On shutting down an AM, there're following work:
1. Finish OutputCommitter
2. Move the history file to AHS (Maybe move to after unregister in this Jira)
4. Delete staging dir
5. Send end job notifier
6. The implicit step of returning the final step to the client
Ideally, the 6 steps should be consistent. However, each steps may fail, while it seems not to be possible to make them a transaction to succeed all or fail all. Nevertheless, IMHO, we should do as much as we can to ensure the consistency of each steps.
Among the six steps, the most critical one is unregistration (correct me if I'm wrong), because it the only step that syncs with RM. It is the most harmful that AM and RM have different knowledge on the conclusion of the application. For this reason, unregister should be considered as the principle step, while how other steps behave should depend on the result of this step. Therefore, IMOH, unregister should be the first step to complete. On unregistration success, the following steps execute the ordinary logic, while on unregistration failure, the following steps handle the exceptions (e.g. not moving the job history file, not sending the job end notification and etc).
As Jason Lowe mentioned, moving job history file may fail. It's right, but the failure is independent of whether it is before or after unregistration.
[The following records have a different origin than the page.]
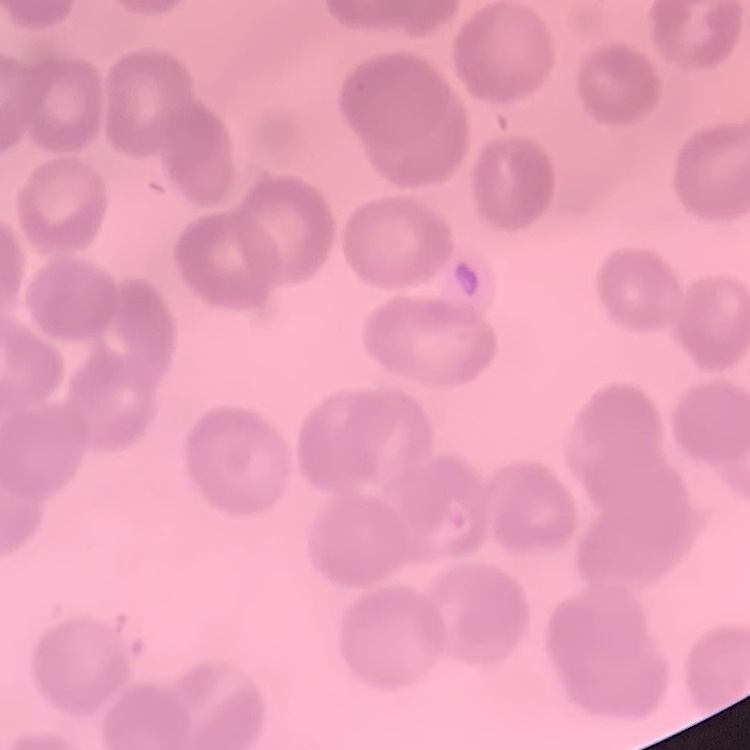

The erythrocytes show no rouleaux formation. Field's or Giemsa stain. Square crop of a larger photomicrograph. Thin blood film.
Name the cell type shown.
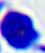

A leukocyte.

magnification = 400x
modality = photomicrograph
Assess this cell for malaria.
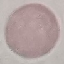

Uninfected.

Summary:
  - Stain: Giemsa
  - Preparation: thin blood smear
  - Capture: smartphone camera at the microscope eyepiece
  - Image type: cell patch, automatically extracted from a larger field of view and resized to 64 × 64 pixels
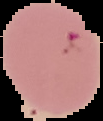
preparation = thin blood smear
result = Plasmodium parasites identified
image size = 103×121 pixels
image type = segmented cell region with the area outside set to black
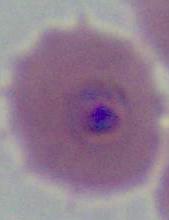
identification = Plasmodium
magnification = 400x or 1000x
modality = micrograph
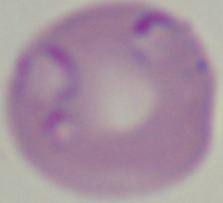
Micrograph. A Babesia parasite is shown. Captured at 1000x magnification.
Now, moving job history file is before unregistration. If moving job history file fails, unregistration will not be invoked, and the application may be concluded as FAILED. This should be not reasonable. Similarly, other steps shouldn't be the reason of failing an application except unregistration. The failure of them should be isolated, such that AM can proceed to the end.
To sum up, IMHO, unregistration should be completed first, and be the step that judges the final state of the application. Given the result unregistration, the other steps decide what they should do, and the client see the final state. The other steps may fail or not fail, but the failure should be isolated. If fortunately none of steps fail (I guess it should be the most cases), the final states are consistent via every channels. If one step fails, it will only impact one part.
Moreover, I'm not sure whether we'd like to add one more state for AM, which is unregistering. Move the job to unregistering before calling unregister and then move the job to the final state after all the steps are gone through.